#### TASK INSTRUCTIONS:
Duplicate the following lines without any changes.

[Dataset entries]
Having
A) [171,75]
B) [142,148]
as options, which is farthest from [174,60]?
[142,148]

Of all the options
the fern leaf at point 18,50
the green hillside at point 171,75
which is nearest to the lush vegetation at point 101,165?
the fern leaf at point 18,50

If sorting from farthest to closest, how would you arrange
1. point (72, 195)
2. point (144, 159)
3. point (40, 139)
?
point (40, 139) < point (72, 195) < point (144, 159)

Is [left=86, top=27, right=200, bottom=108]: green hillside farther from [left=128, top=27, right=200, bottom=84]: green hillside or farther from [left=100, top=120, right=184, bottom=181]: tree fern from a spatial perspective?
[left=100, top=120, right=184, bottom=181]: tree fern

#### RESPONSE TO THE TASK:
Having
A) [171,75]
B) [142,148]
as options, which is farthest from [174,60]?
[142,148]

Of all the options
the fern leaf at point 18,50
the green hillside at point 171,75
which is nearest to the lush vegetation at point 101,165?
the fern leaf at point 18,50

If sorting from farthest to closest, how would you arrange
1. point (72, 195)
2. point (144, 159)
3. point (40, 139)
?
point (40, 139) < point (72, 195) < point (144, 159)

Is [left=86, top=27, right=200, bottom=108]: green hillside farther from [left=128, top=27, right=200, bottom=84]: green hillside or farther from [left=100, top=120, right=184, bottom=181]: tree fern from a spatial perspective?
[left=100, top=120, right=184, bottom=181]: tree fern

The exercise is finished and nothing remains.